Task item ▸ Images should not appear in the copy, yet every line of the listing below must be printed exactly.

Data section ▸
• • •

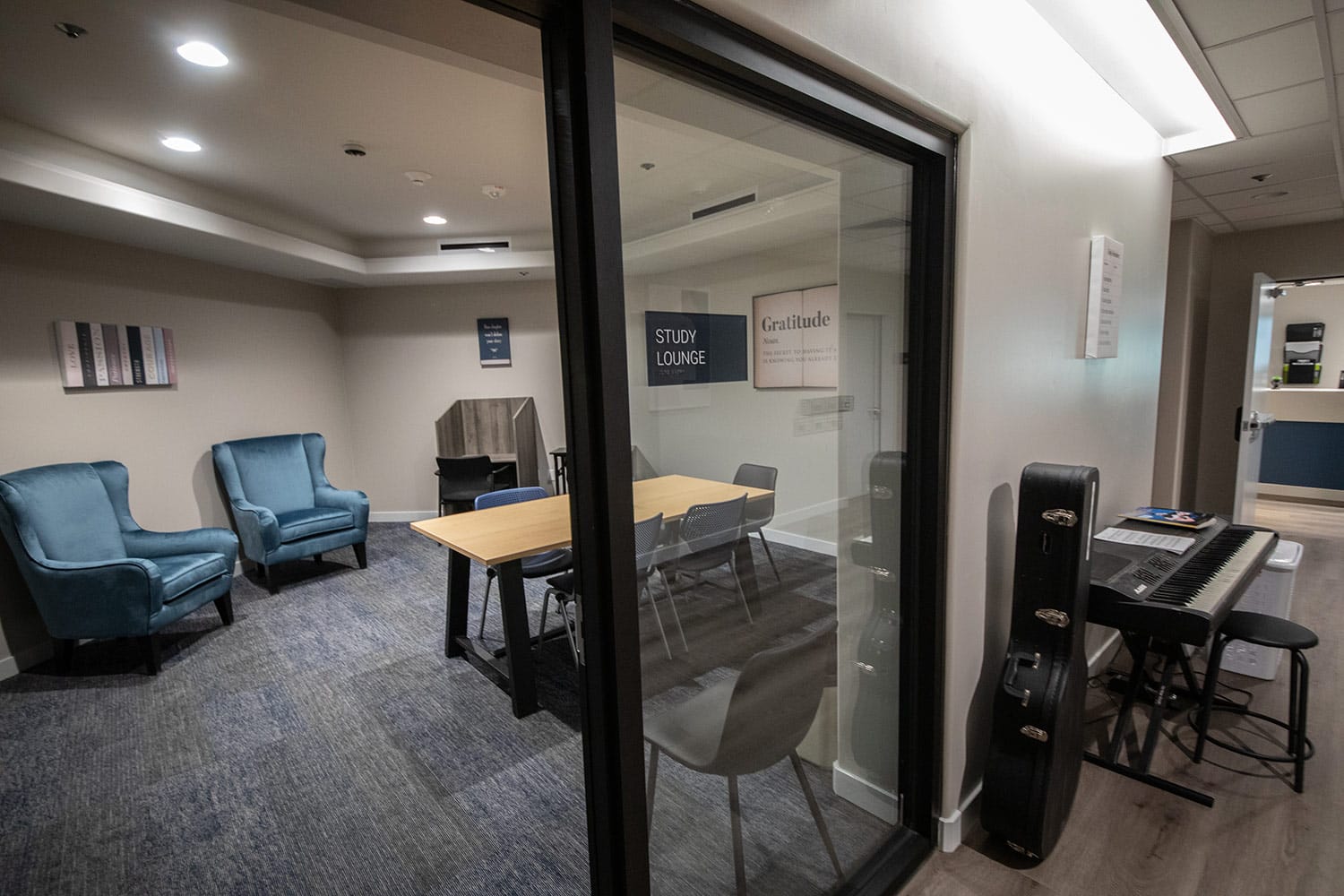 Quiet study lounge with desks, chairs, and private workspaces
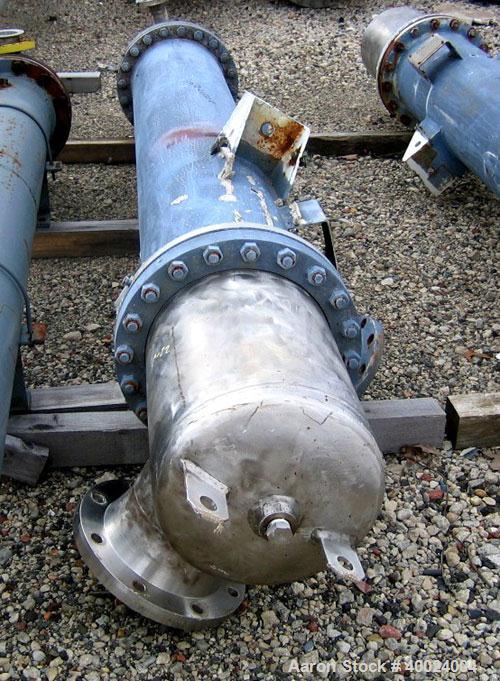 Used Atlas Shell and Tube Heat Exchanger, 167 square feet, vertical. Type BEM14-84.  Carbon steel shell rated 100 psi at 300 deg F, (122) 3/4" diameter x 7' long Hastelloy C22 tubes rated F.V. and 10...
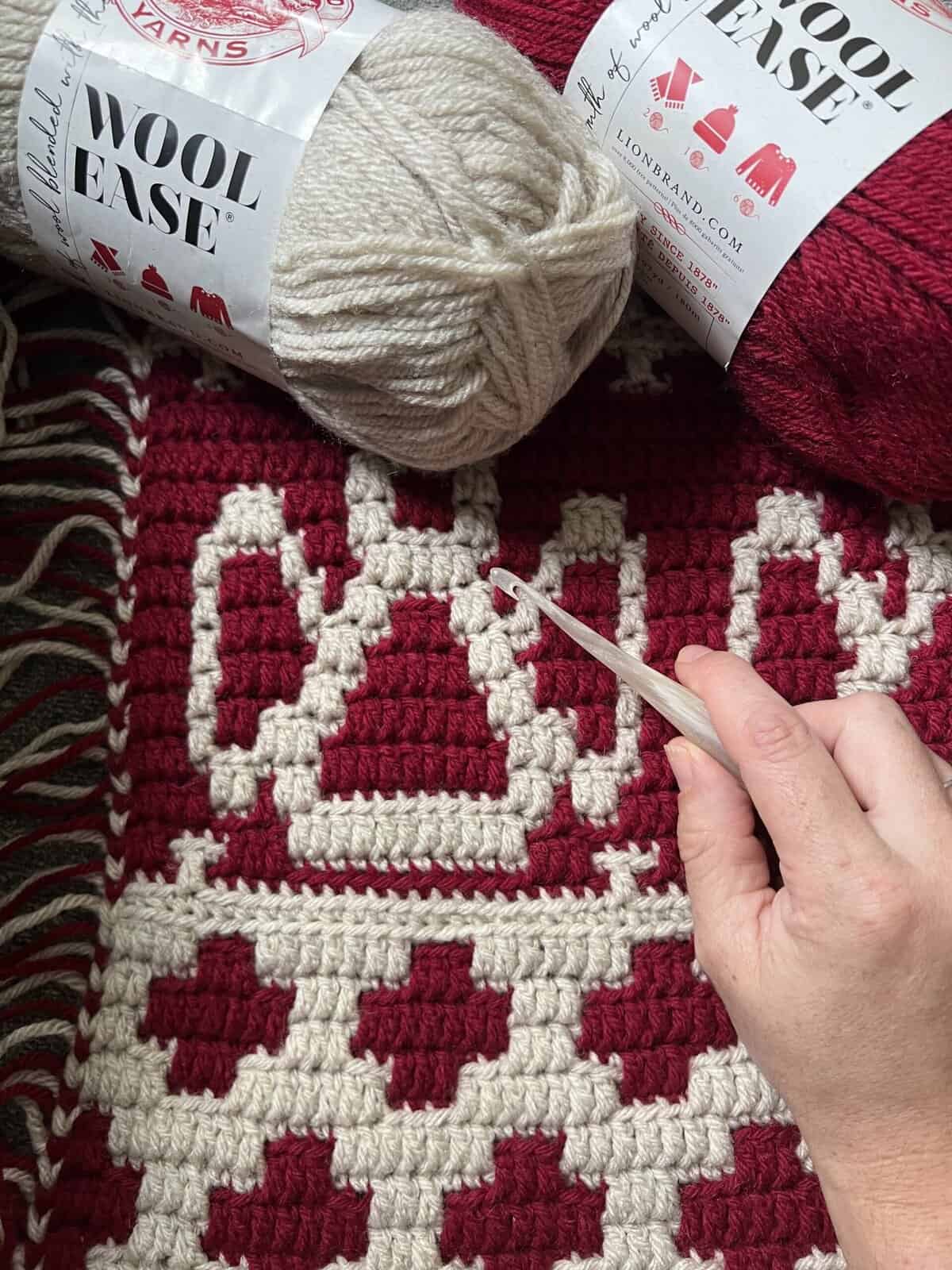 Hand crocheting a Nordic winter afghan with red and cream yarns, showcasing intricate mosaic crochet.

• • •

Your solution ▸
 Quiet study lounge with desks, chairs, and private workspaces
 Used Atlas Shell and Tube Heat Exchanger, 167 square feet, vertical. Type BEM14-84.  Carbon steel shell rated 100 psi at 300 deg F, (122) 3/4" diameter x 7' long Hastelloy C22 tubes rated F.V. and 10...
 Hand crocheting a Nordic winter afghan with red and cream yarns, showcasing intricate mosaic crochet.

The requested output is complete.